Publica Francisco Caudet en Cátedra una completísima edición de La forja de un rebelde, la trilogía que Arturo Barea (1897-1957) publicó entre 1941 y 1944, en inglés y en Inglaterra, adonde se exilió después de la Guerra Civil española. Es uno de los mejores testimonios de la vida en España durante el primer tercio del siglo XX.
El libro no tiene una estructura propiamente de novela, pues está escrito como las memorias del autor a lo largo de un periodo clave de la historia de España: los primeros años del siglo, la traumática guerra de Marruecos, la radicalización de la vida política y, por último, el hachazo de la Guerra Civil. Aunque hay ficción en lo narrado, la mayoría de lo que se cuenta son las experiencias personales del propio Arturo Barea.
Especialmente interesante, de gran calidad literaria y menos polémica, es la primera novela de la trilogía, La forja, excelente recreación de la infancia del autor en Madrid. En páginas de gran calidad y llenas de nostalgia, Barea habla del Rastro, de los juegos de niños, las vacaciones en el pueblo, el ambiente escolar (criticado con dureza por el autor). La descripción de la casa de vecinos donde vive la madre recuerda las novelas de Galdós o Baroja. A la vez, junto con el toque costumbrista, también son eficaces las referencias familiares, el íntimo y desgarrado trato que tiene con su madre y su progresivo alejamiento de la vida religiosa. Cuando se abordan asuntos polémicos, como la situación de la vida política en aquellos años o la presencia de los religiosos en la enseñanza, el autor remarca su ideología socialista desde su posición de militante de la UGT.
La ruta es la segunda novela de la trilogía. Y al igual que ya habían hecho otros escritores (como Jesús Díaz Fernández en El blocao, y Ramón J. Sender en Imán), recrea Barea su estancia en Marruecos, donde realizó el servicio militar. A las peripecias personales del narrador se suman las constantes críticas a los militares y al desarrollo de los acontecimientos bélicos.

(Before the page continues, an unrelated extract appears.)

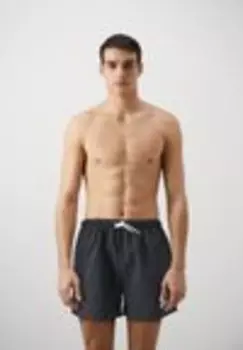 Плавки Ellesse, черный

La tercera parte, La llama, está dedicada casi íntegramente a la Guerra Civil en Madrid, y contiene un testimonio vivísimo del desarrollo de la contienda desde una posición privilegiada, pues Barea colaboró con el gobierno republicano como censor de las noticias que enviaban los corresponsales de prensa extranjeros, cometido que desempeñó hasta bien avanzada la guerra. Lo ejercía en el edificio de la Telefónica, donde conoció a la que sería su segunda mujer, la socialista austriaca Ilsa Barea-Kulcsar, autora de otra novela autobiográfica, Telefónica (Hoja de Lata), que también recrea aquellos momentos.